What was important to me in 1995 was Katie Irani’s visit to California. I had made my first visit to India the previous year and one of the stronger connections I made with the mandali was with Katie. In talking with her she mentioned that she would soon be making a trip to Japan but after that she was through traveling. She’d had enough. For some reason I heard that as “I’d like to come to America again.”
When I got back to Los Angeles I found myself as the newly installed Program Walla for the LA Center. I asked the previous program organizers what I should do and they suggested that I have some readings, music programs and a few guest speakers. In my naïveté, and without really consulting anyone, I wrote Katie and asked her to come be a guest speaker at the Center. I was chastised by a few people for not going through the proper channels and so recklessly sending out an invitation but she accepted and with some help (thank you Steve Klein) I began to make the arrangements for her trip. I felt a fair deal of pressure and wanted everything to come off without a hitch.
The big day finally came and I was super excited as I headed off to the airport to pick her up. She was met by an attendant with a wheelchair and some of the LA group had brought her flowers so with bouquet in hand she was wheeled through the airport and out to the parking lot and waiting car. I really wanted to do everything “right” with Katie’s visit and in going over the airport details I had been careful to get change to tip the attendant and I slipped him some bills before getting in the car.
When I got in the car Katie and I had the following exchange:
KATIE: Why did you do that?
ME: Why did I do what?
KATIE: Give him money.
ME: It’s a tip. For wheeling you out here.
KATIE: You shouldn’t give him money. It’s clear the airport pays him . . . he has on a uniform. The airport pays him and you shouldn’t give him money.
She went on to say it was ridiculous for me to have parted with my money so easily. I had thought I was being conscientious and had wanted everything to go perfectly so I was stung by the exchange.

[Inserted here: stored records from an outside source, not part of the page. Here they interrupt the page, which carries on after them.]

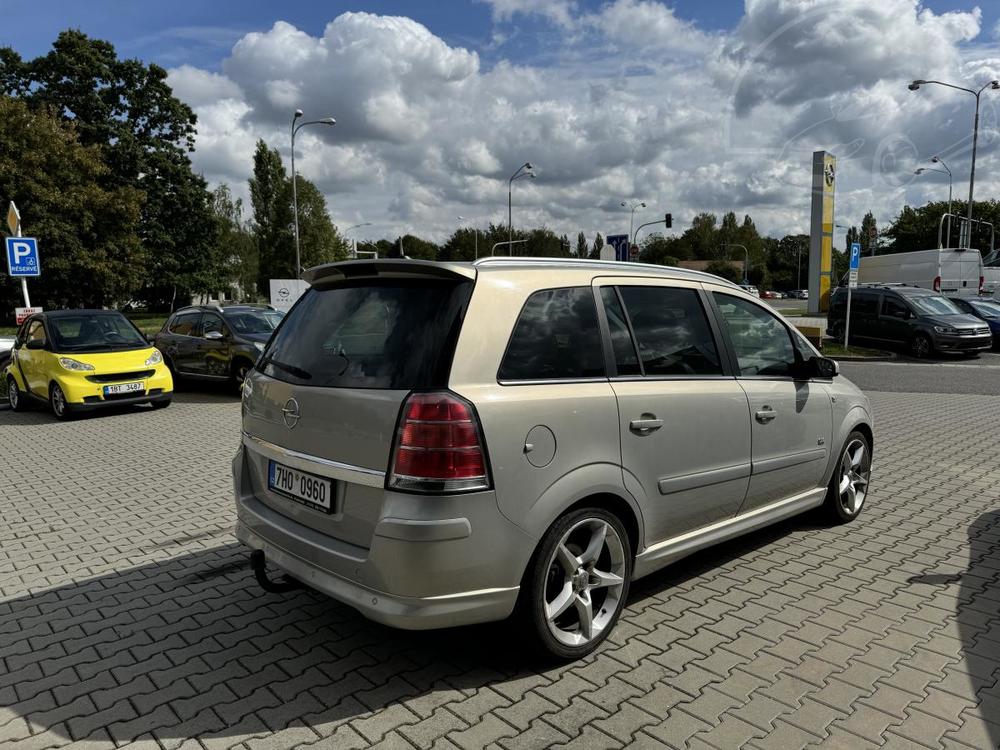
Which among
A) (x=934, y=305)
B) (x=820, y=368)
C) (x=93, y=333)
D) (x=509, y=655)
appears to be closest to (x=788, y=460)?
(x=820, y=368)

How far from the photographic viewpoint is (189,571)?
4.42 m

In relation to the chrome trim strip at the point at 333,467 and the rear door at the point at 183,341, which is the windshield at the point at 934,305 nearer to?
the rear door at the point at 183,341

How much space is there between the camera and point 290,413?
3.25 m

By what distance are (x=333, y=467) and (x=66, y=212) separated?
3488cm

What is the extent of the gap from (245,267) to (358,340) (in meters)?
61.3

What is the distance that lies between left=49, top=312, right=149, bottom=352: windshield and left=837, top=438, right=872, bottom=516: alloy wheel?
33.0ft

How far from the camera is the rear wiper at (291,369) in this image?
328cm

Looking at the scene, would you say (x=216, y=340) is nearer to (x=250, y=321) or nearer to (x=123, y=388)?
(x=250, y=321)

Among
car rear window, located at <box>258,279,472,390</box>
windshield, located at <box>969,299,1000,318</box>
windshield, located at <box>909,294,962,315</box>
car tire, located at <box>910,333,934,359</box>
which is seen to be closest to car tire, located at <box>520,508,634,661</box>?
car rear window, located at <box>258,279,472,390</box>

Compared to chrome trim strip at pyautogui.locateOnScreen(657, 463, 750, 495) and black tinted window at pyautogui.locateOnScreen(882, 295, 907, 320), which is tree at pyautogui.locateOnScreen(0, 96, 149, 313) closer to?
black tinted window at pyautogui.locateOnScreen(882, 295, 907, 320)

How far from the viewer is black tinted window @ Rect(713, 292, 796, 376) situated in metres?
4.20

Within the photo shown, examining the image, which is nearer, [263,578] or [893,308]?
[263,578]

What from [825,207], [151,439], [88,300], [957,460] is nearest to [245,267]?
[88,300]

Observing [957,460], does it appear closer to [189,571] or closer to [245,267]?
[189,571]
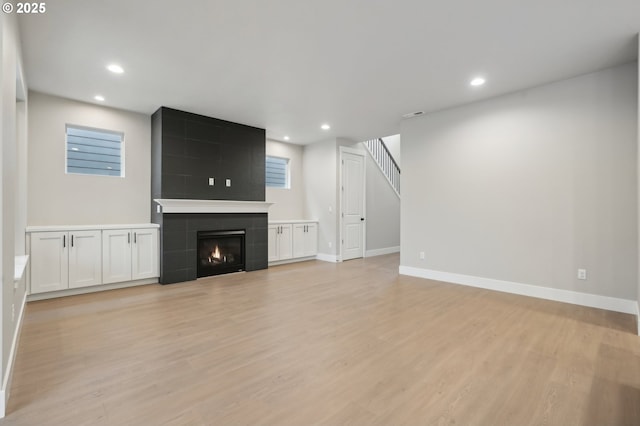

A couple of weeks later Katie was scheduled to go to Mexico City to visit with some Baba lovers there. We packed her up and headed to the airport. Jacko Caraco drove and let Katie and I out at the terminal where I had arranged to have a wheelchair waiting to get her to the gate. This was pre-9/11 so I could go all the way through the terminal with her.
We arrived at the waiting area of Katie’s gate and she looked up at me and kind of cocked her head in the direction of her wheelchair attendant . . . as if to point him out. I had no idea what she meant and it must have shown on my face so she did it again. This time, as she pointed with her head to the attendant she also rubbed her fingers against her thumb in the universal symbol for money. I doubt I could have ever read Baba’s gestures but at that point I could read Katie’s and she was indicating to me that I should give the attendant a tip.
I was dumbstruck. After my first experience with Katie at the airport I hadn’t bothered to get change to tip anyone so all I had was a twenty dollar bill which I didn’t really want to part with. Katie was continuing her finger-rubbing and head pointing with such fervor that I was afraid she might get whiplash. An image popped into my head of Katie arriving back in India with a brace on her neck so I stuffed the twenty into the attendant’s hand and he gave me a big smile and shuffled off.
I was just turning to ask Katie what had so radically changed her views on bestowing gratuities when Jacko walked up and Katie began to ask him some questions and kept the conversation away from the subject of tipping until she was called to board her flight. When she returned to Los Angeles from Mexico I was ready with proper change. The attendant wheeled her out to the car. I gave him a tip. Then I got in the car and Katie and I had the following exchange:
KATIE: Why did you do that?
ME: Why did I do what?
KATIE: Why did you give him money? You shouldn’t give him money. It’s clear the
airport pays him . . . he has on a uniform. . . .
I was confused and stammering when she started laughing and patted me on the back and said “don’t worry about it, Goody.” Goody is what she called me.
She had pushed me to that place of exasperation. A fairly humorous exasperation. Was it Baba’s divine hand working through Katie to wear down my ego about doing things “right?” Or did the mandali as a sweet love gift give people a tiny, tiny, tiny taste of the treatment they got from Baba? Or was Katie just a big practical joker? Did I gain or lose sanskara’s from the experience? I guess I won’t really know for sure until I am God Realized which I currently calculate to be approximately the year 142,241,860 A.D.
In the meantime I am always comforted by what I have labeled on the desktop of my computer as “Best Quote Ever!” From Meher Baba: “Try to remember Me, try to please Me, try to do as I wish. That is how you should live in the world; otherwise it is too complicated.” Especially when it comes to tipping.